What is it?
The EU AI Act is the world's first comprehensive AI law and entered into force on 1 August 2024. The law divides AI systems into four risk categories: prohibited systems, high-risk systems, limited-risk systems, and minimal-risk systems. Most everyday AI applications in SMEs fall into the two lowest categories and carry limited obligations.
The timeline is phased: prohibition rules and AI literacy requirements applied from 2 February 2025, rules for providers of general-purpose AI models from 2 August 2025, and the full high-risk regime is scheduled for 2 August 2026. Businesses deploying AI in regulated products such as machinery or safety systems may receive an extended transition to 2028 in certain cases.
Why it matters for SMEs
The EU AI Act is not a ban on AI, but a framework that determines which applications are permitted without restriction, which require additional measures, and which are not allowed at all. For SMEs the practical impact depends on how AI is used and in which sector.
- Prohibited applications must stop immediately. Systems that manipulate, apply social scoring, recognise emotions in the workplace, or scrape facial images are banned from 2 February 2025, regardless of the vendor or how convenient they are.
- High-risk applications require documentation and human oversight. Staffing agencies using AI for CV screening, candidate ranking, or rejection decisions are working with a high-risk AI system and will need to register, document, and monitor it.
- Most SME applications fall into the lowest categories. Invoice processing, text summarisation, email assistance, and knowledge bases carry minimal obligations, though basic transparency to users is still required.

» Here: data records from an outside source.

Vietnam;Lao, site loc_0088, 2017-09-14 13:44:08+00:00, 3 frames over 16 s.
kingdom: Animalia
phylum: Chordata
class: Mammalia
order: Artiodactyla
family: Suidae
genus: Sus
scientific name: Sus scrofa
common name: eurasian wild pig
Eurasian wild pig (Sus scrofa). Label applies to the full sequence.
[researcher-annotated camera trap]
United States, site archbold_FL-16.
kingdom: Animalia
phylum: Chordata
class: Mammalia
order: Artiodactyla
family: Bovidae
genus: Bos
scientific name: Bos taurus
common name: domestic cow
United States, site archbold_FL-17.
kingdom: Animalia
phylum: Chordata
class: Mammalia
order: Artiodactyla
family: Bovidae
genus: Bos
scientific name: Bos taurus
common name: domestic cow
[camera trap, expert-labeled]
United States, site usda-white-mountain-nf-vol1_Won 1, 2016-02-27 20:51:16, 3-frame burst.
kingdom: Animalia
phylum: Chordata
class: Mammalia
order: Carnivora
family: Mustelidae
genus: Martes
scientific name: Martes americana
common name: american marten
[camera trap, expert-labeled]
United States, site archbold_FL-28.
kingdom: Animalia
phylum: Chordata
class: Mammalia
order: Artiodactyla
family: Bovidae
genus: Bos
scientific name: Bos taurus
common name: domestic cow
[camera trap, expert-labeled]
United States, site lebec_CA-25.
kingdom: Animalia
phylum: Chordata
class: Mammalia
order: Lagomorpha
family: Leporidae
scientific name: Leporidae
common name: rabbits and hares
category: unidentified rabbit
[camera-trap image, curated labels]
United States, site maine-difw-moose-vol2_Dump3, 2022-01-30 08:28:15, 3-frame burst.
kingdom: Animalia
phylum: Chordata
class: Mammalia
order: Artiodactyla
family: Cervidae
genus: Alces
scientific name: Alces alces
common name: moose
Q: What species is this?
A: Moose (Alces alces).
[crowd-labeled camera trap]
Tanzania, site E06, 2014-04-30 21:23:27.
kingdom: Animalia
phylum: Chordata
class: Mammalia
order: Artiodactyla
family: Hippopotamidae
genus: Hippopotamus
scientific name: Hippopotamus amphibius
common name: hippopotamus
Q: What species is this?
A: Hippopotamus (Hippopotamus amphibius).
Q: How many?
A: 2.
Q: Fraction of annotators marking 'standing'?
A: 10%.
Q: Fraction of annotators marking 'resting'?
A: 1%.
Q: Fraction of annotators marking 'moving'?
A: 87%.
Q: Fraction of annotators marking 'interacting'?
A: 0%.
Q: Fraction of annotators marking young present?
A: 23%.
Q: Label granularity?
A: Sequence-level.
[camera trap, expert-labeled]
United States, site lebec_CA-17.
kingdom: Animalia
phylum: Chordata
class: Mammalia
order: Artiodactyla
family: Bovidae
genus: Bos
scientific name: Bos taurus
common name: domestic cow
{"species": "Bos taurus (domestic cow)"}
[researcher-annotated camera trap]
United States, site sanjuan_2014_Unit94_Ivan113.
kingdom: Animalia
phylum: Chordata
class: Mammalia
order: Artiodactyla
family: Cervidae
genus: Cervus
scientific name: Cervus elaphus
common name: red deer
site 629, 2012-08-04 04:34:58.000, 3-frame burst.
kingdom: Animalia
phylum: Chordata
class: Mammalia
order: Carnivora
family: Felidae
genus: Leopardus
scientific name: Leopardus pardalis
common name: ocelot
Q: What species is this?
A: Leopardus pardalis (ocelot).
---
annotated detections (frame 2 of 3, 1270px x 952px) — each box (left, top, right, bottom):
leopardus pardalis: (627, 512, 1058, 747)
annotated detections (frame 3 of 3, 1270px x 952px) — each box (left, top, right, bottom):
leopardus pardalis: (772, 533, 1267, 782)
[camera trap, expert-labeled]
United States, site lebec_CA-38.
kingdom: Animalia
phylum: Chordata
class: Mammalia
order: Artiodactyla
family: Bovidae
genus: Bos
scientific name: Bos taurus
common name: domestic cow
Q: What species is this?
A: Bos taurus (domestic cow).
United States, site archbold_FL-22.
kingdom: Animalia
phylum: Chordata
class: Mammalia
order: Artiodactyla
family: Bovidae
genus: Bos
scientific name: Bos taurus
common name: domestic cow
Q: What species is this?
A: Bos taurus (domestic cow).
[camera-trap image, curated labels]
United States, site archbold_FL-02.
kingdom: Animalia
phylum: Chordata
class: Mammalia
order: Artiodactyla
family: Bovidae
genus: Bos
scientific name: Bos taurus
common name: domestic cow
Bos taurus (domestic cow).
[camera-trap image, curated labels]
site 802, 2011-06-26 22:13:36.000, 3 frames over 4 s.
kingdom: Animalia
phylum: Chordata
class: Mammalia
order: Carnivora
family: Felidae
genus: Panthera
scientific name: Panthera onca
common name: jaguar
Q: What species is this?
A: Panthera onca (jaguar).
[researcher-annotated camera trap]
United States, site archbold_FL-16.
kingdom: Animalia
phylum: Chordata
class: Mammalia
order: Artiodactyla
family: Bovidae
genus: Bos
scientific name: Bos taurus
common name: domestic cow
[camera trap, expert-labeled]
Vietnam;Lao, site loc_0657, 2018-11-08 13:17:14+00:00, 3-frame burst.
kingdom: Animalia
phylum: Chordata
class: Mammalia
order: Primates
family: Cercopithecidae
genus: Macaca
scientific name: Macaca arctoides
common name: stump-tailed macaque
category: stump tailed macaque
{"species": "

The first step for any SME is an inventory: which AI tools do you use, who provides them, and what exactly do they do? Only then can you determine the risk category and know whether action is needed.
How it works
The EU AI Act works through a risk classification system. The law places obligations on providers of AI systems but also on deployers: the businesses that use a third-party AI system in their own processes. For SMEs, that deployer role is the most relevant.
- Inventory: map which AI tools and workflows the organisation uses or is considering.
- Classify: determine for each system whether it is prohibited, high-risk, limited-risk, or minimal-risk based on the risk annexes of the law.
- Stop prohibited applications: systems in the prohibited category must be switched off immediately.
- Apply high-risk measures: for high-risk systems, technical documentation, human oversight, logging, and registration are mandatory before the 2026 deadline.
- Ensure transparency: when using AI-generated content or chat interactions, inform users that they are communicating with AI.
Also check whether your organisation qualifies as a provider or as a deployer. Businesses that significantly modify a vendor's model or offer it as their own product carry heavier obligations than those who deploy it unchanged.
Example in practice
Picture a staffing agency using an AI tool that automatically scores CVs and ranks candidates for open vacancies. That is a high-risk AI system under the EU AI Act because it affects access to employment. Before the application date of 2026, the agency must document how the system works, demonstrate that human oversight of the outcomes is in place, and register the tool in the European AI database. Failing to do so risks fines of up to fifteen million euros or three per cent of global annual turnover for this type of breach.
Comparison and misconceptions
The EU AI Act regulates AI systems by risk; the GDPR regulates the processing of personal data. The two laws overlap when AI applications process personal data: a high-risk AI tool that assesses candidates must comply with both the AI Act and the GDPR.